== TEXTE D'ÉTUDE ==
Certes, cette obligation de mobilité peut s'avérer contraignante pour les formateurs, dans la mesure où leur mobilité géographique est d'une durée déterminée, ce qui peut être contreproductif pour attirer des formateurs sur les postes proposés à l'Énap. Par conséquent, l'une des priorités pour valoriser l'offre pédagogique est le renforcement de l'attractivité du statut de formateurs à l'Énap, en contrepartie d'une obligation de mobilité . Passer quelques années à former de jeunes agents du service public pénitentiaire doit pouvoir être valorisé et pleinement reconnu dans le parcours professionnel d'un formateur.

Dans cette perspective, deux leviers peuvent être envisagés. D'une part, l'Énap pourrait être habilitée à certifier les compétences acquises par ces formateurs , leur permettant ainsi de les faire valoir dans le cadre d'une mobilité ultérieure. Même si l'Énap est aujourd'hui reconnue comme organisme de formation, elle ne peut pas procéder à ces certifications. D'autre part, une réflexion pourrait être conduite sur la valorisation de cette étape de carrière dans le cadre d'une mobilité au sein d'une autre direction du ministère de la justice, ou d'un autre ministère en lien avec les missions de sécurité, afin d'élargir l'horizon professionnel des formateurs .

Recommandation n° 2 : renforcer l'attractivité du statut de formateur à l'Énap en valorisant ces fonctions ultérieurement dans le parcours professionnel de celui-ci, notamment en habilitant l'Énap à certifier ses compétences acquises en tant que formateur, lui permettant ainsi de les faire valoir dans le cadre d'une mobilité ultérieure, y compris au sein d'une autre direction du ministère de la justice, ou d'un autre ministère en lien avec des missions de sécurité ( direction de l'administration pénitentiaire ).

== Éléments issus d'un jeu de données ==
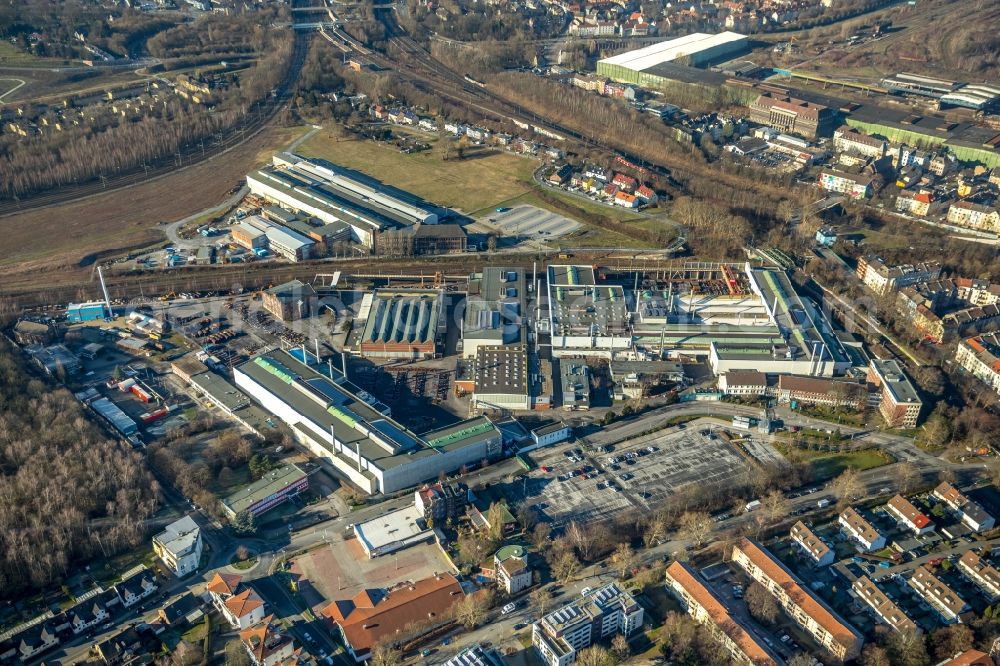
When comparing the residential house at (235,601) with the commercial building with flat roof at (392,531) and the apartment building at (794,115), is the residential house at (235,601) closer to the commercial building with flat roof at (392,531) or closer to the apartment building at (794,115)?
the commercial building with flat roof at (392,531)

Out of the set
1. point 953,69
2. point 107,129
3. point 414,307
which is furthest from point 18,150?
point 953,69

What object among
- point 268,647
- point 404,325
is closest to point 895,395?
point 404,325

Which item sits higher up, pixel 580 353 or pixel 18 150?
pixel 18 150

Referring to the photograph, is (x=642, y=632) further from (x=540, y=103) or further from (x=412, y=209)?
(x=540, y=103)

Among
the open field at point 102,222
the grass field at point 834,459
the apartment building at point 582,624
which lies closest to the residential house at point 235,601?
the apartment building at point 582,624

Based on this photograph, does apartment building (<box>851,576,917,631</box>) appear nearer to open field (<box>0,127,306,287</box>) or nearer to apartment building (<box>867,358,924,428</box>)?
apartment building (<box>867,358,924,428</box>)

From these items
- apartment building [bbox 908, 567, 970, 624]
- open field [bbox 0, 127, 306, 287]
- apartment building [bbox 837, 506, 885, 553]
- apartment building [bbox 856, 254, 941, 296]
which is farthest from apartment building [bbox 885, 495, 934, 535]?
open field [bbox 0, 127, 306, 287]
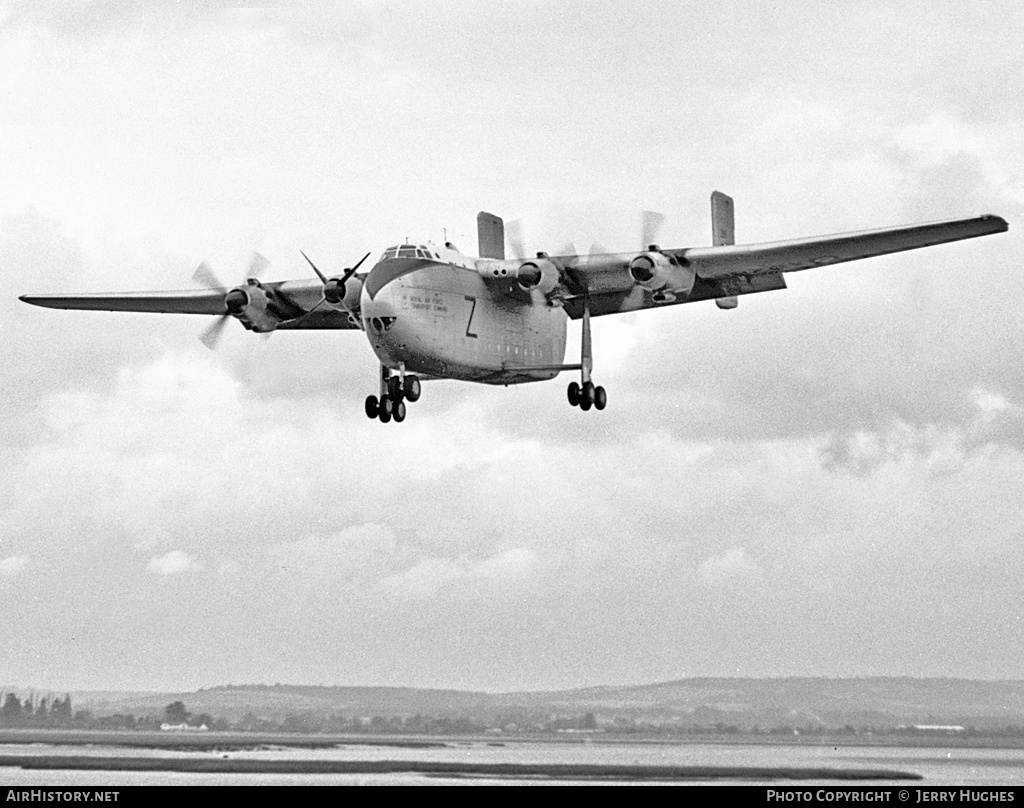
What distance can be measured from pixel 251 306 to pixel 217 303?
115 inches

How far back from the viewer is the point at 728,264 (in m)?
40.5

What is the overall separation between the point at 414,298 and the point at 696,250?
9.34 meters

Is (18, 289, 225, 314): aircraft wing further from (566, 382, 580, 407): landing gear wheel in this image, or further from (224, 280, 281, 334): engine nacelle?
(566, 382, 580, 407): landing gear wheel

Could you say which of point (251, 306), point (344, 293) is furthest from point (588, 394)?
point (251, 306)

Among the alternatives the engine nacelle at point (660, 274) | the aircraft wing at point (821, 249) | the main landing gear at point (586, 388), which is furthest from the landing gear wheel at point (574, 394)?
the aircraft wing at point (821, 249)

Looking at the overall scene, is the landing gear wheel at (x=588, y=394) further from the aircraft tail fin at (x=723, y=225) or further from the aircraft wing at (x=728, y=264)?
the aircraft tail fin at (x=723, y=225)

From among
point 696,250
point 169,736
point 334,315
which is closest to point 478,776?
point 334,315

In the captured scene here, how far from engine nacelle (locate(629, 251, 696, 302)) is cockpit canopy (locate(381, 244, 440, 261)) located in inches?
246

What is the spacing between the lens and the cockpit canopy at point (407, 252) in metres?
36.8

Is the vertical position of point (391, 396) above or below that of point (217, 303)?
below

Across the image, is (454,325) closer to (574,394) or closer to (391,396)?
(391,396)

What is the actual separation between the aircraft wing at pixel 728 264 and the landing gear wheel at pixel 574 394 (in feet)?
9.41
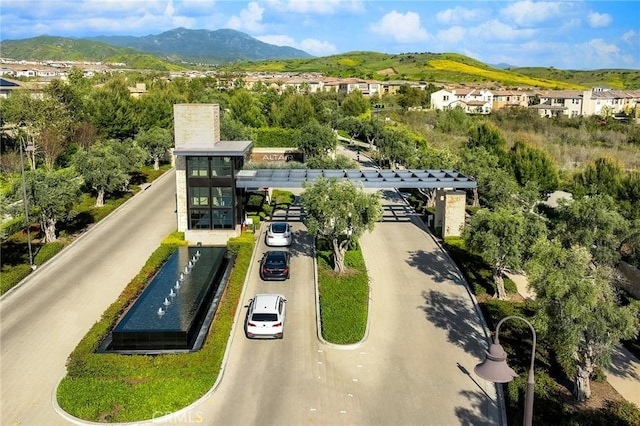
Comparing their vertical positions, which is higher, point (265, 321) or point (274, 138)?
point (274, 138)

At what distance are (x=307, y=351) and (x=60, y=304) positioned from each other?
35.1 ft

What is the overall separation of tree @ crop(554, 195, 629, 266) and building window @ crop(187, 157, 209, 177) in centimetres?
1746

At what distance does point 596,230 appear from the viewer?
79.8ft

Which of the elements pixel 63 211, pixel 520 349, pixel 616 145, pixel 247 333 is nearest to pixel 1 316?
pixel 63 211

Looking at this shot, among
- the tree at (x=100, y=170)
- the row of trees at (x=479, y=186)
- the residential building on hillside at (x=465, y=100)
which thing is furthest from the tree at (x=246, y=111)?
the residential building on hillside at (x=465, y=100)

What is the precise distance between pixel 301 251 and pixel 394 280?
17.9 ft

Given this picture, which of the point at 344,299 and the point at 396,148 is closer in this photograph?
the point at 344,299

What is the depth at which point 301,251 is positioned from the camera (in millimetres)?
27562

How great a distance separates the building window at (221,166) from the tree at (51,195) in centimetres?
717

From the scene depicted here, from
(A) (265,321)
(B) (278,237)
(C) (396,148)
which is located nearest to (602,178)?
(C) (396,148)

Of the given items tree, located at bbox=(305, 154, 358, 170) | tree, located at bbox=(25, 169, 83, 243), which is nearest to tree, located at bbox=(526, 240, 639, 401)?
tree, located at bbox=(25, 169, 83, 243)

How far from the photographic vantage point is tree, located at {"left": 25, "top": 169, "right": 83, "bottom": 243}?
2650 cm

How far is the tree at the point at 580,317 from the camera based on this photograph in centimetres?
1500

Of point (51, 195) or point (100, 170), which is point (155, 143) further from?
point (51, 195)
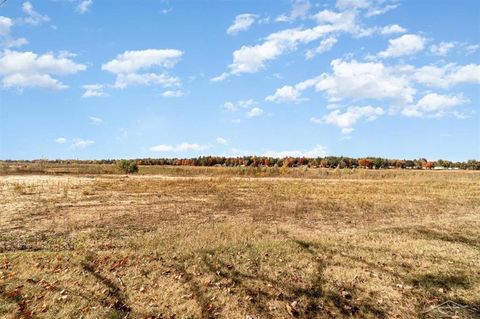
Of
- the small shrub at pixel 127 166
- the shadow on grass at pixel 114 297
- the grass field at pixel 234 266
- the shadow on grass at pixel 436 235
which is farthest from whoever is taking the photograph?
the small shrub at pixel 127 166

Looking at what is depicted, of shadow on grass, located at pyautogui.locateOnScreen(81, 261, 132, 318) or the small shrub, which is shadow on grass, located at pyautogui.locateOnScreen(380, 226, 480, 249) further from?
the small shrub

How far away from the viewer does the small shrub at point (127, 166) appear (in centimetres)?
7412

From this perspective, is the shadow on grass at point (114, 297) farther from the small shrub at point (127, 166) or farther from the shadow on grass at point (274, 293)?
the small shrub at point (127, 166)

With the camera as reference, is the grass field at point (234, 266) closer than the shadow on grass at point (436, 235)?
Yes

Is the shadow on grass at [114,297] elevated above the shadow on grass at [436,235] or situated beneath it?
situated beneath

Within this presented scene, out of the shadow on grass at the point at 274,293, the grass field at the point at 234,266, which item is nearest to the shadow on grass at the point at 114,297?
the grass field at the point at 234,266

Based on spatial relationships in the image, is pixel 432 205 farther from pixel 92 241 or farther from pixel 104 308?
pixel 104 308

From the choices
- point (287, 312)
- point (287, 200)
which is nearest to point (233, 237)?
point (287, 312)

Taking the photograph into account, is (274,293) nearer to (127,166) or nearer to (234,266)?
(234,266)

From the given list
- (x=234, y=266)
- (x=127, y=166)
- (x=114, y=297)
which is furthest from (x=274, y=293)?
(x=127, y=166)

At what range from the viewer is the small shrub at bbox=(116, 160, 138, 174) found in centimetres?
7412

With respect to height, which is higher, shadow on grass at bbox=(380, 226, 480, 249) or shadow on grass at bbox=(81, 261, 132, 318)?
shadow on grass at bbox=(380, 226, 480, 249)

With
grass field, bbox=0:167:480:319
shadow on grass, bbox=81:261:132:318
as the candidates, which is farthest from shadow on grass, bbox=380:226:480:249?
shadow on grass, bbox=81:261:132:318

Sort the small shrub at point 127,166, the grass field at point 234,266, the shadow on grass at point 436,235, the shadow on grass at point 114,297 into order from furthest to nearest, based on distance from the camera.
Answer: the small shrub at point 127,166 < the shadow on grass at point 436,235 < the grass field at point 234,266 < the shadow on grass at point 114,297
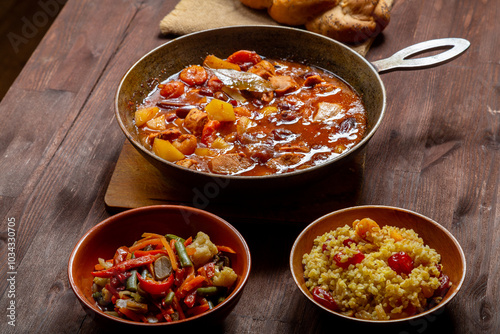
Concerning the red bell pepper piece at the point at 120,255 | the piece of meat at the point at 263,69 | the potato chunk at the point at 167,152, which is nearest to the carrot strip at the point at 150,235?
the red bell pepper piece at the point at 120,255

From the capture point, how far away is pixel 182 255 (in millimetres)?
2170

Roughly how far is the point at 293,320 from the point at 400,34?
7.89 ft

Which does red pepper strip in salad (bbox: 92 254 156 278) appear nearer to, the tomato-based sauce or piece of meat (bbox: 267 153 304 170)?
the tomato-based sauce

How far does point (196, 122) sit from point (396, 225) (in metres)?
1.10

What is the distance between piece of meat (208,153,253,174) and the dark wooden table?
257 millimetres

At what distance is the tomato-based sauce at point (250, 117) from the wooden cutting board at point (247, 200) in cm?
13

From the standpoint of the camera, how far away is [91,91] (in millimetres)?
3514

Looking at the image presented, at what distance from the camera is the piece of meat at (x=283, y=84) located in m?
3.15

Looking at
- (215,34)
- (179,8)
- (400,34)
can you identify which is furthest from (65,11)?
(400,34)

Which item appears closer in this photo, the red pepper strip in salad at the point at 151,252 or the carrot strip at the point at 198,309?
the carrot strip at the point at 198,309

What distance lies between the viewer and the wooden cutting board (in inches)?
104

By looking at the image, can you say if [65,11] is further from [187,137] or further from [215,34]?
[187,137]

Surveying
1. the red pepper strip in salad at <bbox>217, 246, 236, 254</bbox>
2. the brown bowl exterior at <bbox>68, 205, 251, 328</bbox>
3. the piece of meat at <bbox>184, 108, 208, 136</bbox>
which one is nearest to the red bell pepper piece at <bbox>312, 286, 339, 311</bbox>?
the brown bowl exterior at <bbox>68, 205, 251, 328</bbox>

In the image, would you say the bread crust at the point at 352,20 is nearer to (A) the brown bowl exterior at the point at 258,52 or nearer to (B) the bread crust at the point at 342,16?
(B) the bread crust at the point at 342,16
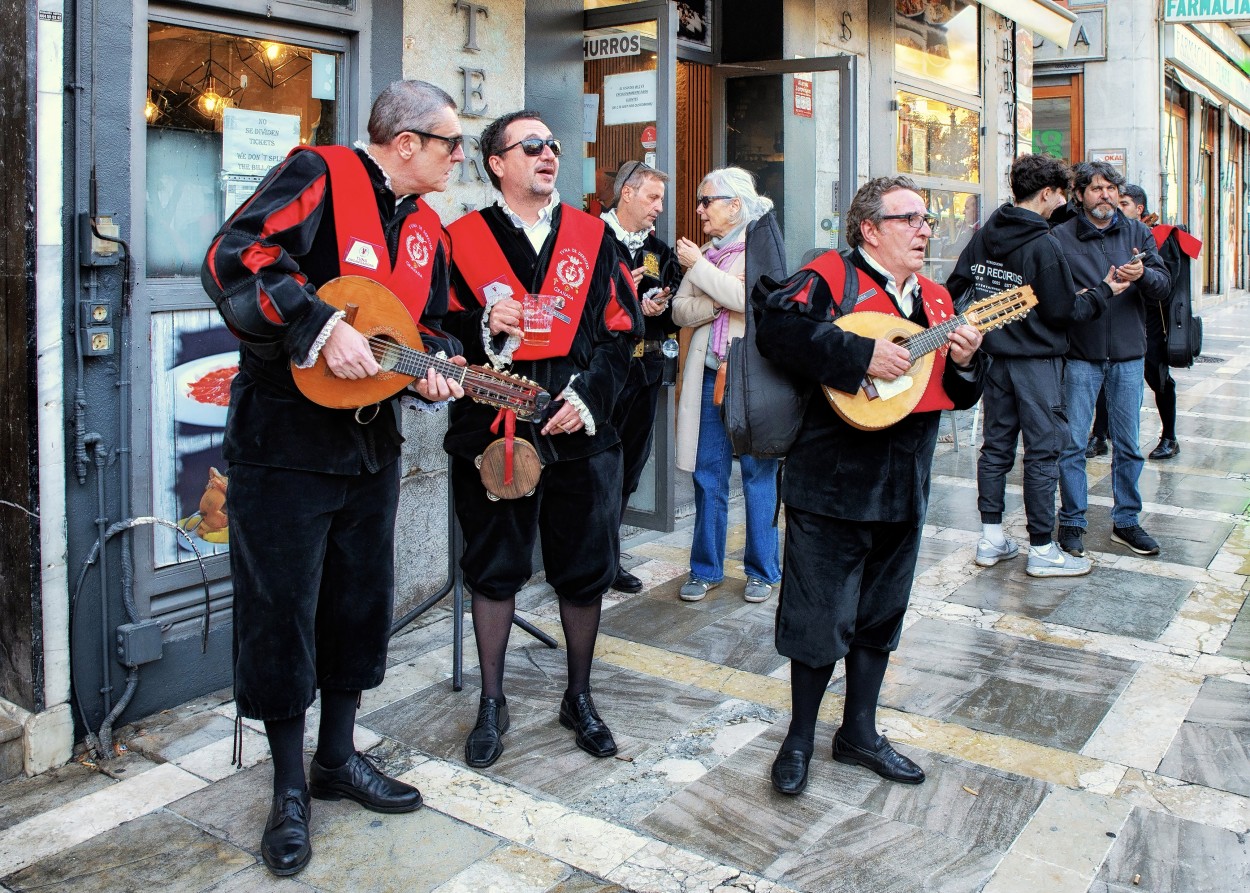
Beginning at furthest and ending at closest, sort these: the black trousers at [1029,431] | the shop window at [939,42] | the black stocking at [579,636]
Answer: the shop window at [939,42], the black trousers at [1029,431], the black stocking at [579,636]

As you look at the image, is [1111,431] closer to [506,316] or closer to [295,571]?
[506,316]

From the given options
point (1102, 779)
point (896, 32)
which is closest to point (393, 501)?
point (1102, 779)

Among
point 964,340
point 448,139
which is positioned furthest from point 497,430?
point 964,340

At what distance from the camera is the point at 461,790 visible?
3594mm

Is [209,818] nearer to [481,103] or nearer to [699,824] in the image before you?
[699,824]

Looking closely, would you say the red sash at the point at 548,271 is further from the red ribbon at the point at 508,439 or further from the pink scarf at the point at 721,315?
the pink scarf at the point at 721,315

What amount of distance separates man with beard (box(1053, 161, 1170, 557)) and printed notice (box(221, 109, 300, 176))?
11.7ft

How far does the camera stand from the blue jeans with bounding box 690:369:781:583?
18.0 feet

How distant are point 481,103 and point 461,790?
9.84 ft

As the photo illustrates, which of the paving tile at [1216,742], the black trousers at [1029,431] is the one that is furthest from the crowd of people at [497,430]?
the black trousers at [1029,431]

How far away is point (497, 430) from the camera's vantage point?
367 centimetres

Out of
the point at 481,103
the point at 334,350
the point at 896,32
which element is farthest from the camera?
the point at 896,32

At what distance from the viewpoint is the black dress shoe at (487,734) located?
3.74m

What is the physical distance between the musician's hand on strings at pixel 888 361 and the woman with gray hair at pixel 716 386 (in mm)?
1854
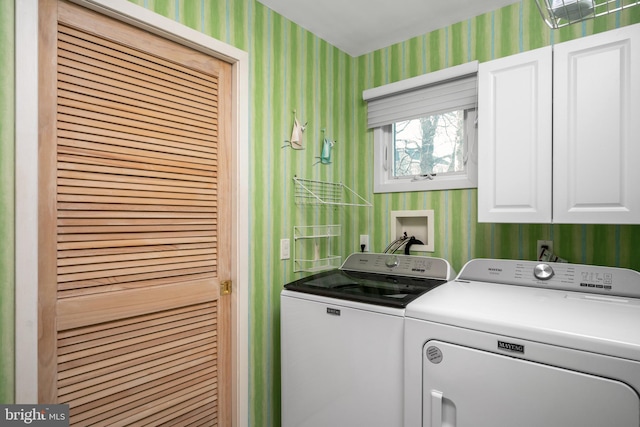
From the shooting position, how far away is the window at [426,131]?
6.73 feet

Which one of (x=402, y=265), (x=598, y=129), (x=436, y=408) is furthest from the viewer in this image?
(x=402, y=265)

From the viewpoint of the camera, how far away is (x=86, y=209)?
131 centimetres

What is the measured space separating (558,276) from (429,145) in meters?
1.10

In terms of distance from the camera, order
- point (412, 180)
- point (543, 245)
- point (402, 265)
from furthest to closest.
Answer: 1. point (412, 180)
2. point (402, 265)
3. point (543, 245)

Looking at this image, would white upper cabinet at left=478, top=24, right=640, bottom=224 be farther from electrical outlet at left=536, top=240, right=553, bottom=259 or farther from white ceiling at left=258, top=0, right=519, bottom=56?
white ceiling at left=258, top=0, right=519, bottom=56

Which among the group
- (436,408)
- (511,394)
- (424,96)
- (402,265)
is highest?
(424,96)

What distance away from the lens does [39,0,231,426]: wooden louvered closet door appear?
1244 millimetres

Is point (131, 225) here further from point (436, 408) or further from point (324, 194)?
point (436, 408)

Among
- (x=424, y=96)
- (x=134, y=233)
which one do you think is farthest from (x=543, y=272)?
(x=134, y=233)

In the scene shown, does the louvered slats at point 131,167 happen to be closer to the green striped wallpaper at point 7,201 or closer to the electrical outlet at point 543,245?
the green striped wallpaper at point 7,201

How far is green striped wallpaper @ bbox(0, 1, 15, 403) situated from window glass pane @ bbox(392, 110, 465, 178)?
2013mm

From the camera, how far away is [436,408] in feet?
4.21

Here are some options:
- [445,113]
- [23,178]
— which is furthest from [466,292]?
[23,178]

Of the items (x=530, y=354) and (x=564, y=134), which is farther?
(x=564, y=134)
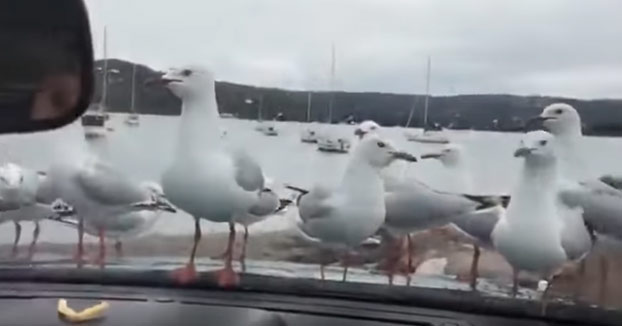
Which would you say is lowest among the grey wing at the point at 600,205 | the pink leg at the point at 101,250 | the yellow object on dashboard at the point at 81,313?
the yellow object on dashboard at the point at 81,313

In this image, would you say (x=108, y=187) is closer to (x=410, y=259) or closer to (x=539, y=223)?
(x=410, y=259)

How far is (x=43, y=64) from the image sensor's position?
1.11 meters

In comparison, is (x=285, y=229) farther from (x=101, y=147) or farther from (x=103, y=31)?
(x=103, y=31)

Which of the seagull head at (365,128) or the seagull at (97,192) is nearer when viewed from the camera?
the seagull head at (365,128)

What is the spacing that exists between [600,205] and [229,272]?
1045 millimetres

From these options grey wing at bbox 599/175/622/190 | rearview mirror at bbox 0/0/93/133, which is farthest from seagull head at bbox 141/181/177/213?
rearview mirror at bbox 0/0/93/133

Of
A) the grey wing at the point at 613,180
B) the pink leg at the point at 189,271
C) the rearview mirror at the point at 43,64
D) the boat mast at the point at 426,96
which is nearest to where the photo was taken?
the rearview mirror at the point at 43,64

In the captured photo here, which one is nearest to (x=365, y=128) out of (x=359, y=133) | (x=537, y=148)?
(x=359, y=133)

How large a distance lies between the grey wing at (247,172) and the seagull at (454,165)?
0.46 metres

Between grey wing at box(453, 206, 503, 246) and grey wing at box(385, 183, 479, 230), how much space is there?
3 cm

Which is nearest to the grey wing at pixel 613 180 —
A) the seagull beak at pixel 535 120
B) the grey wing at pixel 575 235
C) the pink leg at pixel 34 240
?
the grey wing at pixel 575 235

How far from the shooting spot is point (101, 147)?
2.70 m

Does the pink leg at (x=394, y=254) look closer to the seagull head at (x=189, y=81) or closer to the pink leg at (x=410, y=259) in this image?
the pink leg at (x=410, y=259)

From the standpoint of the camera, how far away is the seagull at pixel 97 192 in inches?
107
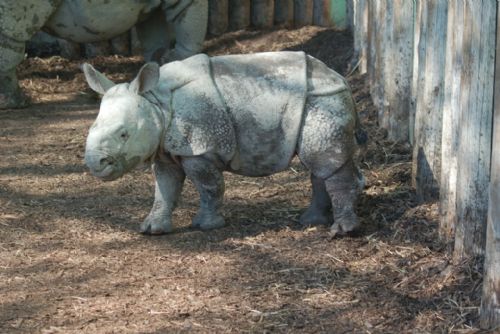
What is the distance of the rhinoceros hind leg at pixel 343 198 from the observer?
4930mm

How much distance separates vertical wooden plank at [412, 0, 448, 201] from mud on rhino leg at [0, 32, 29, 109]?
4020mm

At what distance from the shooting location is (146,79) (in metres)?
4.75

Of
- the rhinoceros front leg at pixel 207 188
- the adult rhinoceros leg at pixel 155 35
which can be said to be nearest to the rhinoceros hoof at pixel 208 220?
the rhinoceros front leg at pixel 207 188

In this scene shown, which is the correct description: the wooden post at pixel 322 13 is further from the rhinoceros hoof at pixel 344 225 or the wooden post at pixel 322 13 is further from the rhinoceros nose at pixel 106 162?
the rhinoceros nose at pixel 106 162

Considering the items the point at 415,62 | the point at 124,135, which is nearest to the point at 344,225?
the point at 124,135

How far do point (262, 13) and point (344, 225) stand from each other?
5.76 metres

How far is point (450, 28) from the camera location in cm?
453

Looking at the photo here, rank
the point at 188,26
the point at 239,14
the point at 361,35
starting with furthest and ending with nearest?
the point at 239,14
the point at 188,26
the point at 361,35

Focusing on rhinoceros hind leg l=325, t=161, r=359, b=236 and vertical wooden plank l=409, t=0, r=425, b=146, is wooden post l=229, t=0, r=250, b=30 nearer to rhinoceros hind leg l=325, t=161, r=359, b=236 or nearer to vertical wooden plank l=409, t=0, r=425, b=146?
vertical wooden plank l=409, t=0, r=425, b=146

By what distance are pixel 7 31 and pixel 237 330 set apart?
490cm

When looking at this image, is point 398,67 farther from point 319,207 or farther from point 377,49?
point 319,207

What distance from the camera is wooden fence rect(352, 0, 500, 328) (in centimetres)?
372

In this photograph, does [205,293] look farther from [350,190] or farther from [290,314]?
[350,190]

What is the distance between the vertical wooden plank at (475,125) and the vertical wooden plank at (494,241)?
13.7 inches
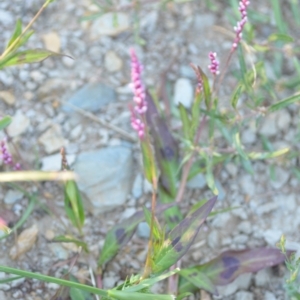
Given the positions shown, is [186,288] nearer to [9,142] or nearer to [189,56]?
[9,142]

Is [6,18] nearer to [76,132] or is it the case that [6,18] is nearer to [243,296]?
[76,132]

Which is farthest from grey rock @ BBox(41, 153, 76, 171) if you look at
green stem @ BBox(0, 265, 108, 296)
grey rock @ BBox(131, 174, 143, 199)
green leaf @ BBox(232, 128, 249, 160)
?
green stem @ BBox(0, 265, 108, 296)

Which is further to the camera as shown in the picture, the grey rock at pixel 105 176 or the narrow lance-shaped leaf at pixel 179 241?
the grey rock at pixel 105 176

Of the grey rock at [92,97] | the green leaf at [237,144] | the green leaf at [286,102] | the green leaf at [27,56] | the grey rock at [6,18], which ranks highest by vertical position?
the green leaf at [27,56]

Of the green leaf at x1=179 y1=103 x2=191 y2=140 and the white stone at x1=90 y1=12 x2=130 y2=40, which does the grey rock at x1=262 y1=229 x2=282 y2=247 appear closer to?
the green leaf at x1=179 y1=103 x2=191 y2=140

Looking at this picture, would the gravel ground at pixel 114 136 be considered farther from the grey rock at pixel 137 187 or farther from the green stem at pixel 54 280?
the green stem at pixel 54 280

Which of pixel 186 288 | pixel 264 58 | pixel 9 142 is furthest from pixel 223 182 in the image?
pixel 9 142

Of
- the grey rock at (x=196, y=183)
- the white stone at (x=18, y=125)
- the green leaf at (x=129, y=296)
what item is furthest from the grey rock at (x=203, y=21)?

== TÂCHE ASSIGNÉE ==
Rédigez la suite du texte sur le statut des formateurs de l'Énap, en reprenant après sa dernière phrase. Les enregistrements forment un matériau à part, distinct du texte.

== RÉSULTAT CI-DESSOUS ==
Enfin, l'attractivité des métiers de l'administration pénitentiaire se heurtent aux difficultés matérielles rencontrées pour exercer ces fonctions, et en particulier celles liées au logement .

En effet, les établissements pénitentiaires étant situés dans des zones où le coût de la vie est élevé, comme en Île-de-France, et qui sont souvent mal desservies par les transports en commun, la recherche d'un logement est particulièrement difficile lors de la première prise de poste, d'autant qu'un peu moins d'un tiers des personnels de surveillance sont originaires d'outre-mer. Si des dispositifs d'action sociale peuvent être ponctuellement proposés, ainsi que des programmes associatifs, les auditions ont fait état d'un problème chronique de difficultés à se loger qui reste difficile à résorber, en particulier pour les célibataires sans enfant .

Dans cette perspective, l'exemple de la mise en place d'un « référent local logement » au sein de l'administration de la maison d'arrêt de Fleury-Mérogis constitue une initiative intéressante . Grâce à un partenariat avec le bailleur « RLF » (Résidences le Logement des Fonctionnaires), la maison d'arrêt dispose de 273 chambres à proximité pour accueillir ses agents au début de leur prise de poste. Par la suite, le référent local logement les accompagne individuellement dans leur recherche de logement, facilitant ainsi leur installation.

L'amélioration des conditions d'hébergement des agents de l'administration pénitentiaire constitue un axe de réflexion de longue date du secrétariat général du ministère de la justice . Toutefois, les observations du rapporteur spécial, qui recoupent largement celles de la commission d'enquête de l'Assemblée nationale sur les dysfonctionnements de l'administration pénitentiaire 31 ( * ) , appellent à la mise en oeuvre de dispositifs concrets et à plus grande échelle, qui dépassent la seule compétence de l'Énap.

Recommandation n° 3 : améliorer les conditions de prise de poste des agents pénitentiaires, en généralisant le déploiement d'un « référent local logement », en partenariat avec le secrétariat général du ministère de la justice ( direction de l'administration pénitentiaire et secrétariat général du ministère de la justice ).


* 30 Cf. rapport budgétaire sur le projet de loi pour 2022.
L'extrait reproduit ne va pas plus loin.